## WHAT YOU SHOULD DO
Pick out all lines of the entries that include the word "burst" and copy them.

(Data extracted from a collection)
################

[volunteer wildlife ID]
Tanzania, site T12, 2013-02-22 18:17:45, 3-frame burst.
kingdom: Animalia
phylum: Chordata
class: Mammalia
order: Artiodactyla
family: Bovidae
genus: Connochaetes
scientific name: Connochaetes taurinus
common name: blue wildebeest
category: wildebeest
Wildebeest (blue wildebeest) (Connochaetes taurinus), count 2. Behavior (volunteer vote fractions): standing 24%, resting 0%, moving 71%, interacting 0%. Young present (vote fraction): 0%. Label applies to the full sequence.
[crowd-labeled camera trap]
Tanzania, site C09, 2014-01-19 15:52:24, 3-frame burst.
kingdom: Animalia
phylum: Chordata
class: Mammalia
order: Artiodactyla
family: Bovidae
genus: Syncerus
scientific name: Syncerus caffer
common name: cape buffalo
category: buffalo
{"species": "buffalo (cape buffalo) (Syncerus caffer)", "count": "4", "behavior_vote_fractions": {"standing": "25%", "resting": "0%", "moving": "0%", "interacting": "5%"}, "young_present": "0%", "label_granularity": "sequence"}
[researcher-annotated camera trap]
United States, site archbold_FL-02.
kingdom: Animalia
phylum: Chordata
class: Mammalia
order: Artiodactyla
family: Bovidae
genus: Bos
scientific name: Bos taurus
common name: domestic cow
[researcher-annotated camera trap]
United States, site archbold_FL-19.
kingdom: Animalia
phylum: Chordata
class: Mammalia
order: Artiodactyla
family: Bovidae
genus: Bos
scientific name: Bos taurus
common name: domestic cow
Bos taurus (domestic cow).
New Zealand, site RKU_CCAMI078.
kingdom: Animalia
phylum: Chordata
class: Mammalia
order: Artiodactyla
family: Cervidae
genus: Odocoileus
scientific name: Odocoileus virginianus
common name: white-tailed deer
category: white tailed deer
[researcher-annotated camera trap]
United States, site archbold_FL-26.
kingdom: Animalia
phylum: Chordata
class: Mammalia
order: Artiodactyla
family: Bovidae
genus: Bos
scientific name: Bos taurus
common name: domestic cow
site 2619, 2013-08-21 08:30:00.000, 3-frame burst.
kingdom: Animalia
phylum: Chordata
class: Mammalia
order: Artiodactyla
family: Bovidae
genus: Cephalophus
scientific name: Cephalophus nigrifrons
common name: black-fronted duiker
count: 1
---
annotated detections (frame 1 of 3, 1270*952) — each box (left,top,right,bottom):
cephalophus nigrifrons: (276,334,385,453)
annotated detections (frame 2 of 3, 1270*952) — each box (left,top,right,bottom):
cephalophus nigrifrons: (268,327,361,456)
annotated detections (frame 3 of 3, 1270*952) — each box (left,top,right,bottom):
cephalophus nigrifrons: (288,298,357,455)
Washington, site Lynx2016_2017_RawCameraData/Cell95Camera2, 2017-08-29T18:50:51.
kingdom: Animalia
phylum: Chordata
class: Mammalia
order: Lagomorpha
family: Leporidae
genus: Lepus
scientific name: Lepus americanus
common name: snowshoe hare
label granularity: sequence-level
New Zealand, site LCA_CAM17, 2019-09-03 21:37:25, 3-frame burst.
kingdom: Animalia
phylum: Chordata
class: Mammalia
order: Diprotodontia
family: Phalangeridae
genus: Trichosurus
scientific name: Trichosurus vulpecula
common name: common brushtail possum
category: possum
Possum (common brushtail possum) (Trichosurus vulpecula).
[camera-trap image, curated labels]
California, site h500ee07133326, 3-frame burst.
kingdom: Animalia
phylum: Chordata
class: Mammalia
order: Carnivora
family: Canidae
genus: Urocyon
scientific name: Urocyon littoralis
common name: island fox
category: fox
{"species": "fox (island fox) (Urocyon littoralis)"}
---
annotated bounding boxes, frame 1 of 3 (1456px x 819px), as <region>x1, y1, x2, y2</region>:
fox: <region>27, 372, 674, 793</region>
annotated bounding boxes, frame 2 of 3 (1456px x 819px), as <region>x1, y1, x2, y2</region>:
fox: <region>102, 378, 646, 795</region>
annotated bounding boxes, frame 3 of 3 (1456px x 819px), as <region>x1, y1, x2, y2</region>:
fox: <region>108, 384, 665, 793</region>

################

## ANSWER SECTION
Tanzania, site T12, 2013-02-22 18:17:45, 3-frame burst.
Tanzania, site C09, 2014-01-19 15:52:24, 3-frame burst.
site 2619, 2013-08-21 08:30:00.000, 3-frame burst.
New Zealand, site LCA_CAM17, 2019-09-03 21:37:25, 3-frame burst.
California, site h500ee07133326, 3-frame burst.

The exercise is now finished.